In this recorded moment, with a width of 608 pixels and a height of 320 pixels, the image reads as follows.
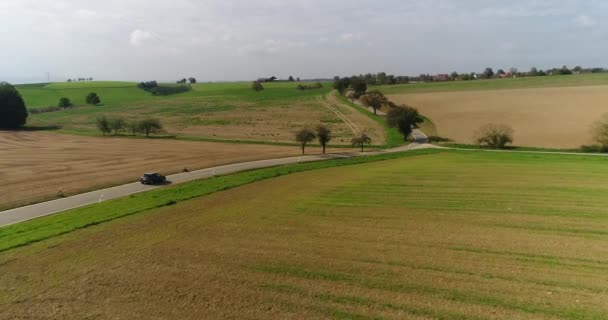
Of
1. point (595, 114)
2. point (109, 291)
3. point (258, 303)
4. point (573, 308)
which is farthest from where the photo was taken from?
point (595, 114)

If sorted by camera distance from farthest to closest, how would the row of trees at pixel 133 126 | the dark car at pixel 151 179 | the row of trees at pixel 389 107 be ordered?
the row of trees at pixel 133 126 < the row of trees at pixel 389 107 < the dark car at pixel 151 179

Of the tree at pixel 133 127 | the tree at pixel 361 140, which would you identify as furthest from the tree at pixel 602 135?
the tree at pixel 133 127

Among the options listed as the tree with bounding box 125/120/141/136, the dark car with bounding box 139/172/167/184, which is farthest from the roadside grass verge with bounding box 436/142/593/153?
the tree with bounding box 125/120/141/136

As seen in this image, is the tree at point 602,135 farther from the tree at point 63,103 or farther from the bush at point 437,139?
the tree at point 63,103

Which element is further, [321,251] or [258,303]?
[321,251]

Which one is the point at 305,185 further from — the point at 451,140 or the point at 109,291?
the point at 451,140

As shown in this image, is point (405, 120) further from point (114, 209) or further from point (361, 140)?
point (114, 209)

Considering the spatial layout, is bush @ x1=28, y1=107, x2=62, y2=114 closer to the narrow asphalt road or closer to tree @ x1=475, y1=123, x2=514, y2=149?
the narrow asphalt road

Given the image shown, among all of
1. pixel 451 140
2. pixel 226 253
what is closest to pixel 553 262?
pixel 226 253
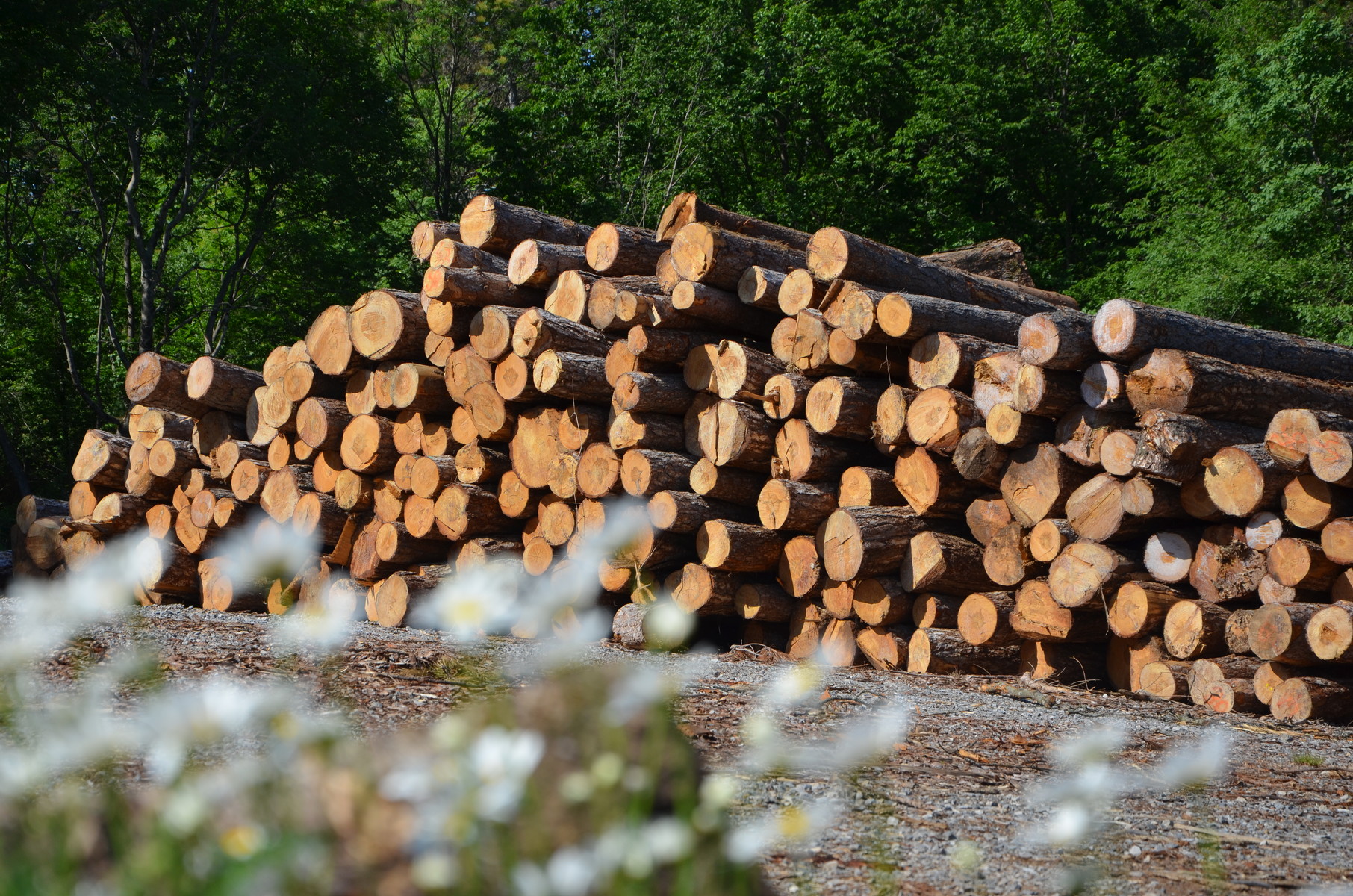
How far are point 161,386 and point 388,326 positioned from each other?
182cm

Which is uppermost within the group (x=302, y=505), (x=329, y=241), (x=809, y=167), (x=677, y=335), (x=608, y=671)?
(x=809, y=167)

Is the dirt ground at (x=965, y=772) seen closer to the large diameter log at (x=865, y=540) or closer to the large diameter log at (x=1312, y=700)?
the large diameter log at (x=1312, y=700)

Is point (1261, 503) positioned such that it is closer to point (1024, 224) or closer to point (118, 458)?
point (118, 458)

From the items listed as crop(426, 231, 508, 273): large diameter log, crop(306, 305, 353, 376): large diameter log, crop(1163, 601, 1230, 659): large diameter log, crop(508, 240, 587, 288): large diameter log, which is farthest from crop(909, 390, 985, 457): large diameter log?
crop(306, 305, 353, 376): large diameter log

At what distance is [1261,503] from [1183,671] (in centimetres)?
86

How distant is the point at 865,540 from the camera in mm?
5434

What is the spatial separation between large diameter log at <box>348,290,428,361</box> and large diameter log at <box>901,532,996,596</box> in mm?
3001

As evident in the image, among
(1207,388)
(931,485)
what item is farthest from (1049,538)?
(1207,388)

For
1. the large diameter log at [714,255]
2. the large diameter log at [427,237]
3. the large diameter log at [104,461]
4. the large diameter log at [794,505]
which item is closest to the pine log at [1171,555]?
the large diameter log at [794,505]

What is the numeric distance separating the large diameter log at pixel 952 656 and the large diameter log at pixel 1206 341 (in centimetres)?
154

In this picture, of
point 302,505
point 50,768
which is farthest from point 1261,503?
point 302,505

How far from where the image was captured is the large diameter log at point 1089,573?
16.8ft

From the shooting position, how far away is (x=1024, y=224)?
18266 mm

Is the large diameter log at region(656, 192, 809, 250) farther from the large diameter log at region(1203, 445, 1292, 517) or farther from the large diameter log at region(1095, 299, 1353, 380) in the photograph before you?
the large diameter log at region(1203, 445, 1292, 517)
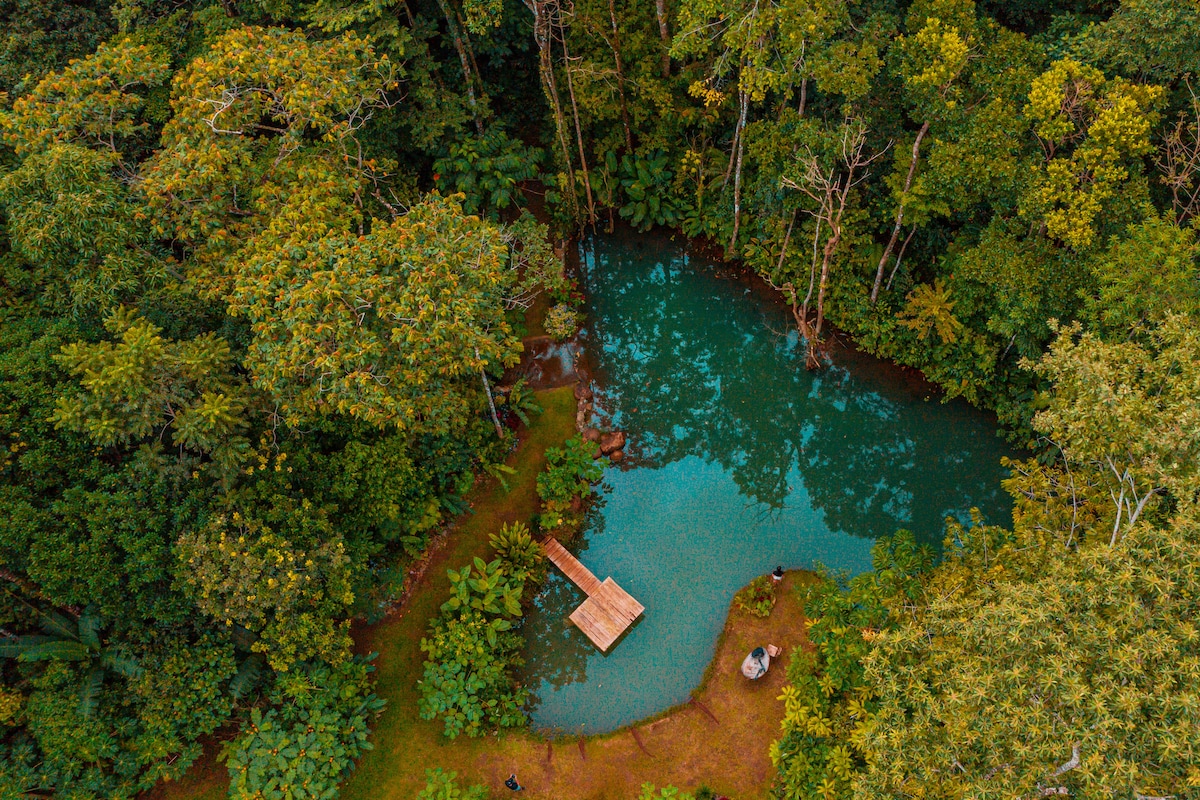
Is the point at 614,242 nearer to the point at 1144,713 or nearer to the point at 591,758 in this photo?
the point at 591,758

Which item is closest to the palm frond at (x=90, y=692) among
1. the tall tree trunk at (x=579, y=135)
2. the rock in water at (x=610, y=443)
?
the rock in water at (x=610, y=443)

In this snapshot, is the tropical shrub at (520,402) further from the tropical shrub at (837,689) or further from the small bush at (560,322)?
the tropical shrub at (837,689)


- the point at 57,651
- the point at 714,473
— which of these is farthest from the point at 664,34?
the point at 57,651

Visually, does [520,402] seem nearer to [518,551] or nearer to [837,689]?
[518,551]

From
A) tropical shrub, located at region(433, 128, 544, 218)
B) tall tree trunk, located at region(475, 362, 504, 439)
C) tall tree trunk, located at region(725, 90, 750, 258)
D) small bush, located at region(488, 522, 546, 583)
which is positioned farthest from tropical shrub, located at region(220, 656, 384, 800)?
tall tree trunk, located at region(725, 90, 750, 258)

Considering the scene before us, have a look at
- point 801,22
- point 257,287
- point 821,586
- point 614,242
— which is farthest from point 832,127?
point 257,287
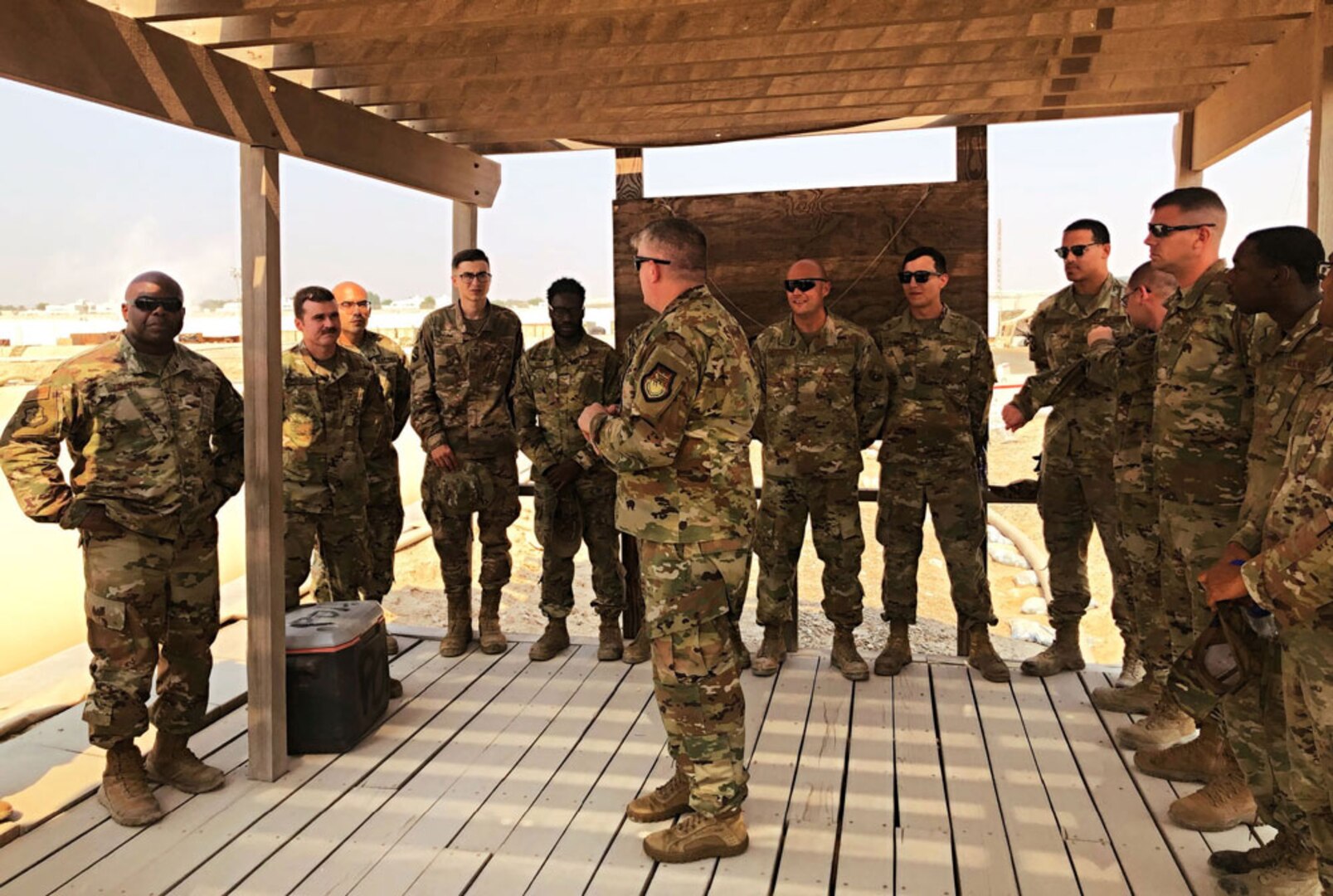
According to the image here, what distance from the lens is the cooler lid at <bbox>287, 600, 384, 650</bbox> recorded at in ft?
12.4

#### [What you are asked to do]
Can you write out the lines, beginning with the first one and going on through the line that contains "the row of trees at pixel 133 126 <", with both ends included and the pictures left out?

#### [Answer to the problem]
In this recorded moment, with a width of 608 pixels and a height of 320 pixels, the image reads as follows.
Of
1. point (595, 114)
2. point (109, 291)
3. point (258, 303)
4. point (573, 308)
which is farthest from where the photo was taken from?
point (595, 114)

If sorted by camera distance from farthest to closest, how would the row of trees at pixel 133 126 | the dark car at pixel 151 179 | the row of trees at pixel 389 107 be ordered?
the row of trees at pixel 133 126 < the row of trees at pixel 389 107 < the dark car at pixel 151 179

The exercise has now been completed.